Devo ammettere che da parecchio tempo non mi interessavo tanto della politica parmense così come mi è successo di fare durante la recente campagna elettorale in vista dell’elezione del sindaco e del consiglio comunale. È proprio vero che la politica è una malattia da cui non si guarisce. Forse ho sprecato del tempo, forse ho fatto la prova del nove del persistente fumo ducale, forse si è trattato solo di una irrefrenabile nostalgia.
Parma in questo periodo è diventata un autentico ospedale in cui sono stati malamente diagnosticati e curati i mali della politica vista attraverso la radiografia amministrativa. La città è stata dimessa in qualche modo, ma è tutto da verificare che sia sulla strada della guarigione.
Le è stata somministrata una dose massiccia di “civismo” a livello di “placebo” che si è trasformato nel “nocebo” dell’astensionismo. A completamento della metafora, ai cittadini ha fatto ancor più paura la medicina della malattia e hanno preferito non prendere in considerazione la finta terapia accettando la cronicizzazione della vera malattia. Fuor di metafora, hanno considerato il tutto come una recita fasulla dietro cui si è nascosta la politica con tutte le sue magagne.
A chi lo racconta Pietro Vignali di essere il capofila di una lista civica? Ha perso perché le forze politiche a lui vicine lo hanno letteralmente e sadicamente sbranato non riconoscendolo come una loro espressione verace, ma come una minestra scaldata o addirittura rancida. La città, da parte sua, se lo è ritrovato fra i piedi travestito da candidato civico a copertura di indiscutibili fallimenti di un passato troppo recente per essere dimenticato.
A chi lo racconta Michele Guerra di essere il frutto di una virtuosa combinazione tra nuovismo, pizzarottismo, lettismo, bonaccinismo e salottismo? La città ha fatto finta che fosse il meglio del peggio e, come tale, lo ha votato a denti stretti, chi con l’illusione di ritrovare un po’ di sinistra e/o di socialità, chi con l’idea di portare la cultura al Duc, chi accettando la politica come l’arte di dire formalmente bene il nulla sottostante.

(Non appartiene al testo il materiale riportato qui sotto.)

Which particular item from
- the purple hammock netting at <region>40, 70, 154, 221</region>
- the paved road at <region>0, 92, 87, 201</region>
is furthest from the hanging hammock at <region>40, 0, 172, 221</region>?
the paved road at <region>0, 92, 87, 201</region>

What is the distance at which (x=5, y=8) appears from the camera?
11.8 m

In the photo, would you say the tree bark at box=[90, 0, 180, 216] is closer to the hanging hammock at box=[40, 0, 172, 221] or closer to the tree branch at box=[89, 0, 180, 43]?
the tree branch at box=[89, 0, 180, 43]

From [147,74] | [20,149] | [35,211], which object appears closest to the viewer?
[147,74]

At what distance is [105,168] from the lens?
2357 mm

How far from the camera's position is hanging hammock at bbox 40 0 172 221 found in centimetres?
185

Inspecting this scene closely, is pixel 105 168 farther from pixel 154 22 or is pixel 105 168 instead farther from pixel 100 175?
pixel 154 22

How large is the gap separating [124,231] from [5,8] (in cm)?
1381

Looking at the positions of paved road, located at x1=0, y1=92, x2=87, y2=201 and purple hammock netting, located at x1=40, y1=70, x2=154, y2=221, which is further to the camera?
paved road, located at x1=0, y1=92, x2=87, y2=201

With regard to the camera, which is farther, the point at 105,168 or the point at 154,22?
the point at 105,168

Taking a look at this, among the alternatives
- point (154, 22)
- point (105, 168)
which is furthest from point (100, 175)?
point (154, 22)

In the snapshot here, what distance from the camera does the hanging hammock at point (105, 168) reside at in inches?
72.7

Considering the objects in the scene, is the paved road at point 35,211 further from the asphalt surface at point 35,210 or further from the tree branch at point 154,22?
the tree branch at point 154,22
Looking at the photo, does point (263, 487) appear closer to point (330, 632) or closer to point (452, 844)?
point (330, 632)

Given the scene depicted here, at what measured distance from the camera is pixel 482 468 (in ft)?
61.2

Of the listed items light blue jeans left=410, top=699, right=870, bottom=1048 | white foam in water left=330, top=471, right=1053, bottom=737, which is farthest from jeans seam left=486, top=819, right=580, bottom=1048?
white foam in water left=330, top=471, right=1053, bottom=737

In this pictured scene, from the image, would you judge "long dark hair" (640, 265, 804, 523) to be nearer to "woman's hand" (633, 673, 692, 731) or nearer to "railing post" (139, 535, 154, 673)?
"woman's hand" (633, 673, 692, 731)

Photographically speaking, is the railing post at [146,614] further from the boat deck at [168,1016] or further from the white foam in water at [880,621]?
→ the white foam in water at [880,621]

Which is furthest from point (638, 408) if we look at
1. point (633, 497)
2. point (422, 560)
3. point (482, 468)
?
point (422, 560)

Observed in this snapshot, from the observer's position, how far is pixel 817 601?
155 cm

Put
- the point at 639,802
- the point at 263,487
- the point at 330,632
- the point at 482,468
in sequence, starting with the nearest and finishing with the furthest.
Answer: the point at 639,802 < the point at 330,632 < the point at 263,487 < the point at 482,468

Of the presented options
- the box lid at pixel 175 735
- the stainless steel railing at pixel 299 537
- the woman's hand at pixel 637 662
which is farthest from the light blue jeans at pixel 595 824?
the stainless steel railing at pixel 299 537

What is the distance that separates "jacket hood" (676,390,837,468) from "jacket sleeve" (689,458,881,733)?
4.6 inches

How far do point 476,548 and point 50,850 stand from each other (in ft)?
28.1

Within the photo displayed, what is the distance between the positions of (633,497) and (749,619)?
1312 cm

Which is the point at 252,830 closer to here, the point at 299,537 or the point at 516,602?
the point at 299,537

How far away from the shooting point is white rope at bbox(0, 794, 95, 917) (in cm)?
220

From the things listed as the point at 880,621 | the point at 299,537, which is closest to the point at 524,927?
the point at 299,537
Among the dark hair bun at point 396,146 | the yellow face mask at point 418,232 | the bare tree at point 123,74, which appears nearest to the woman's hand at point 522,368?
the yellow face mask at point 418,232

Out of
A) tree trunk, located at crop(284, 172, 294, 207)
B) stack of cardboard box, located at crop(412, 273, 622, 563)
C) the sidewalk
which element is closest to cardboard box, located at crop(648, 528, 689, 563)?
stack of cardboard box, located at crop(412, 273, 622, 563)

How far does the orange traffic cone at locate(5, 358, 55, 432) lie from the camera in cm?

In realtà Vignali ha perso perché a destra la politica ha fatto cilecca nonostante i sondaggi la diano vincente, mentre Guerra ha vinto perché a sinistra la politica ha battuto un colpetto con un rassicurante e “draghiante” partito democratico. Il resto sono tutte balle che stanno in poco posto, vale a dire nel civismo e dintorni che dura l’espace d’un matin.
Di fronte a simili manfrine non potevo che astenermi senza bisogno di andare al mare per trovare una giustificazione (non) plausibile. La commedia è finita (?).